Mao Tse-tung envisioned a mixed economy under Communist control, such
as had existed in the Soviet Union during the period of the New
Economic Policy. The stress was more upon social justice, and public
ownership of the “commanding heights” of the economy than upon
development. In 1945, Mao was talking more candidly about development,
still within the framework of a mixed economy under Communist control,
and stressing the need for more heavy industry; I believe because he
had been impressed by the role of heavy industry in determine the
outcome of World War II. In his selected works he said “that the
necessary capital would come mainly from the accumulated wealth of the
Chinese people” but latter added “that China would appreciate foreign
aid and even private foreign investment, under non exploitative
After Chiang Kai-shek broke away from the CPC they found
themselves in a condition that they were not accustom to, they had no
armed forces or territorial bases of its own. It had no program of
strategy other than the one that Stalin had compromised, who from the
Sixth World Congress of the Comintern in 1928 to the Seventh in 1935
insisted, largely because the disaster he had suffered in China that
Communist Parties everywhere must promote world revolution in a time
of depression. The CPC was ridden with factionalism; the successful
effort to replace this situation with one of relative “bolshevization”
or in layman’s term this means imposed unity, which was ultimately
made by Mao Tse-tung, and not by Stalin. Parallel with the
Comintern-dominated central apparatus of the CPC in Shanghai,
there arose a half dozen Communist-led base areas, each with a
guerrilla army, in Central and South China. These bases existed mainly
by virtue of the efforts of the local Communist leadership to satisfy
the serious economic and social grievances of the local civilians,
often violently, through such means as redistribution of land at the
expense of landlords and the reduction of interest rates at the
expense of moneylenders. Of these base areas, or soviets, the most
important was the one led by Mao Tse-tung and centered in the
southeastern city of Kiangsi. Correspondingly, in return for such
service Mao was elected chairman of a Central Soviet Government, who
supposedly controlled all the Communist base areas in 1931.
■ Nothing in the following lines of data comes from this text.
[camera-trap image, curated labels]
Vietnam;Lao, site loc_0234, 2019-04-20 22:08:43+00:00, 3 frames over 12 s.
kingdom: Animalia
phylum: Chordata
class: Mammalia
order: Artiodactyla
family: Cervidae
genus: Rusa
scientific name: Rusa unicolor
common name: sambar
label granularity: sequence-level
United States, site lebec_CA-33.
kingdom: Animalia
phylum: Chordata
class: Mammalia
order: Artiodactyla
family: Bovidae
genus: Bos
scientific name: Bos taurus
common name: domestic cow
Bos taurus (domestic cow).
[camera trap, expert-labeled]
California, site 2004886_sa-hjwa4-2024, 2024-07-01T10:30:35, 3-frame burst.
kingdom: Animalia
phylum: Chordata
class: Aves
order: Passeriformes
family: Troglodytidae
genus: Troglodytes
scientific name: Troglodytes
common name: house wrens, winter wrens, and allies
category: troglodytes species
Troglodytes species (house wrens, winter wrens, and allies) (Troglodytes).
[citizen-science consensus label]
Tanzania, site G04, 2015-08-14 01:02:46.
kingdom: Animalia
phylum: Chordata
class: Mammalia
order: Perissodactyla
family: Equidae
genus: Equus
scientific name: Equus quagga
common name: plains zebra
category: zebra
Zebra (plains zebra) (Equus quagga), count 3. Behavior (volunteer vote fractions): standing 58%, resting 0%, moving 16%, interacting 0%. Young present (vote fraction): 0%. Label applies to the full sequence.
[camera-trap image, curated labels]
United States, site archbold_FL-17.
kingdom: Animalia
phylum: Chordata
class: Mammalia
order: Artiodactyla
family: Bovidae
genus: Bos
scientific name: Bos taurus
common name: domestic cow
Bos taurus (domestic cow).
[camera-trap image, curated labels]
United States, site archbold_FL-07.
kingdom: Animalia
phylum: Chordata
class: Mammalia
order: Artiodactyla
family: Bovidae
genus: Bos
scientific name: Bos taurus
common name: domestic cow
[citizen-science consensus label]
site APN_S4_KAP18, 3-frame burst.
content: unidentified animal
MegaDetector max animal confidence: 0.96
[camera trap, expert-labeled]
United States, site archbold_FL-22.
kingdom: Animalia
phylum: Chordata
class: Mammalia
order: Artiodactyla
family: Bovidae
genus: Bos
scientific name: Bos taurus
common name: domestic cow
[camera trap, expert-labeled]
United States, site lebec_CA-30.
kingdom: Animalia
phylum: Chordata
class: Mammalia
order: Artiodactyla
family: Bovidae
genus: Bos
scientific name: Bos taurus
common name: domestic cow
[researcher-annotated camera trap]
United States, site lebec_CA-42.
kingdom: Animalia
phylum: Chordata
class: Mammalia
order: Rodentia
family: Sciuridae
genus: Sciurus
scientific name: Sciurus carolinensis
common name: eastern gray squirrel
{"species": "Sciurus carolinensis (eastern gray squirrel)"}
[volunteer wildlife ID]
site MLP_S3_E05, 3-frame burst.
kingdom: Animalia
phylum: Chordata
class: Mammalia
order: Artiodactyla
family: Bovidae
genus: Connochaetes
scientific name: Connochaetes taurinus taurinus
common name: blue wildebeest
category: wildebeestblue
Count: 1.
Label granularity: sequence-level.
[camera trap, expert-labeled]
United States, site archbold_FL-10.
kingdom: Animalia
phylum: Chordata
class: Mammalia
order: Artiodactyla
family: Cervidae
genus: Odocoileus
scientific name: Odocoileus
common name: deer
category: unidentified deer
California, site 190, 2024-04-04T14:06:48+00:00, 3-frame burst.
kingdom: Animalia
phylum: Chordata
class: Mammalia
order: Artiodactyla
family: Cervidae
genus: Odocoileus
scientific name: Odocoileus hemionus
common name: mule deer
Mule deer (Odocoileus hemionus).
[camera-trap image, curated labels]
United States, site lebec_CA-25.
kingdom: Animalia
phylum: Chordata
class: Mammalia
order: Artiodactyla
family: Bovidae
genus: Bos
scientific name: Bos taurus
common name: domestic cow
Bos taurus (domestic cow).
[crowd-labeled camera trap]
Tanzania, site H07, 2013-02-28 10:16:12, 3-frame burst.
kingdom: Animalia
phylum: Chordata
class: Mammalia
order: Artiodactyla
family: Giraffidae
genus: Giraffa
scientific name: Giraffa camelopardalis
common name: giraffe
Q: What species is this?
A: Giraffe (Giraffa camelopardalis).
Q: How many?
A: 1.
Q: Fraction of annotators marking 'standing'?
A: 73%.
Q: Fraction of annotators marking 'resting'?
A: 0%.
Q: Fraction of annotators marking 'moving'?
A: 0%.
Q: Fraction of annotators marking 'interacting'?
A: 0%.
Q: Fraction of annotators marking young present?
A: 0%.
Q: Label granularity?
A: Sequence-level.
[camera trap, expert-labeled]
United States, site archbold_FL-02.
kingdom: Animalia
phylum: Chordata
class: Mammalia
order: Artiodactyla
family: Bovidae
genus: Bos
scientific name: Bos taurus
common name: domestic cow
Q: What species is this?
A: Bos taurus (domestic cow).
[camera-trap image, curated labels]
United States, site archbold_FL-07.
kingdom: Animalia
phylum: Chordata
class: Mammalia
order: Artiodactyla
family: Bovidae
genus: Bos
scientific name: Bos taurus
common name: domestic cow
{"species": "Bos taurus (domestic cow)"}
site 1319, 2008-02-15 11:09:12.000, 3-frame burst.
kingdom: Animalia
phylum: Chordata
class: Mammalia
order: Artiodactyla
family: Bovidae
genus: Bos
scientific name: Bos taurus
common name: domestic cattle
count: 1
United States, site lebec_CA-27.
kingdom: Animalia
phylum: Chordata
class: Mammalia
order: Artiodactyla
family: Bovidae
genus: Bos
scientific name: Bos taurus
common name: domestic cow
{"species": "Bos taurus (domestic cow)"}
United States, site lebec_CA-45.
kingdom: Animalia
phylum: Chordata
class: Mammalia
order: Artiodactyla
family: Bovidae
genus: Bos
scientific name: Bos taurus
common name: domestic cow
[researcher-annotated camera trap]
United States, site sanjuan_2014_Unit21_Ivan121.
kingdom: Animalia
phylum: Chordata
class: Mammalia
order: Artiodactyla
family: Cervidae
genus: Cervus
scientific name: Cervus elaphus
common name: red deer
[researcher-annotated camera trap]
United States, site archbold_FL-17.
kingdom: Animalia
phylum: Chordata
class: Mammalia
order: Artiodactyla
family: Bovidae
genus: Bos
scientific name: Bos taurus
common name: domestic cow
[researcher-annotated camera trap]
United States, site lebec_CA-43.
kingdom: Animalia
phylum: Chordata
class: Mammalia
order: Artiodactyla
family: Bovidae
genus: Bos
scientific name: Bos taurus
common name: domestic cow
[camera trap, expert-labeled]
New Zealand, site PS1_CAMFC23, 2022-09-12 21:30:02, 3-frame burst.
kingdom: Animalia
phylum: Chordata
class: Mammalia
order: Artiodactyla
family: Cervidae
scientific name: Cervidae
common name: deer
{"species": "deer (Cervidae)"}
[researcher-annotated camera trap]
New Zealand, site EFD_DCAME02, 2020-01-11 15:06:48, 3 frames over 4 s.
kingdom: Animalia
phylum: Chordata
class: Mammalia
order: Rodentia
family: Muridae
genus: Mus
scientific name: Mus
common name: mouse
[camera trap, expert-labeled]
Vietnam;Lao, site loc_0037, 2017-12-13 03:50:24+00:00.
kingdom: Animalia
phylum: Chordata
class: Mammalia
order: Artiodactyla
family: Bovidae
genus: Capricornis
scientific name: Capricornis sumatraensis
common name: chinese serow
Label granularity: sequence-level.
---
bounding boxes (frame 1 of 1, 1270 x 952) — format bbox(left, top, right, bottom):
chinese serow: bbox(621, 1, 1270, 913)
Before I tell about Mao Tse-tung, I will tell you about Maoism.
By Maoism or “the thought of Mao Tse-tung” as the CPC would put it is
the entire evolving complex of patterns of official thought and
behavior that CPC has developed while under Mao’s leadership. It was
very difficult to unscramble Mao’s individual contribution while not
confusing it with other thinkers of this time period as many have done
and are still doing to this date. It is also difficult to separate the
pre-1949 and the post-1949 aspects and the domestic from the
international aspects. The first basic and most important
characteristic that I believe is a deep and sincere nationalism that
has been merged with the strictly Communist elements. Then closely
resembling nationalism was his populism approach so full of strain
that the CPC saw itself not merely as the Vanguard of the common
people, plus as the progressive side of the middle class, but as
representative of the people. This was important as it played the
opposite position of the “three big mountains” (imperialism,
feudalism, and bureaucratic capitalism) and still yet accept the
passively the leadership CPC. Maoism still possessed two other points
that are significant in understanding this ideology, it recognizes the
decisive importance in history of conscious, voluntary activity and of
subjective forces in more detail than the sometimes compared Leninism
which was opposed to deterministic, objective forces. The last point
it brings out is that Maoism stresses contradictions and struggle, or
what might be called the power of negative thinking, to the point
where it invents enemies of all types and comments on their size and
calls them “paper tiger” as he did in a speech in 1950.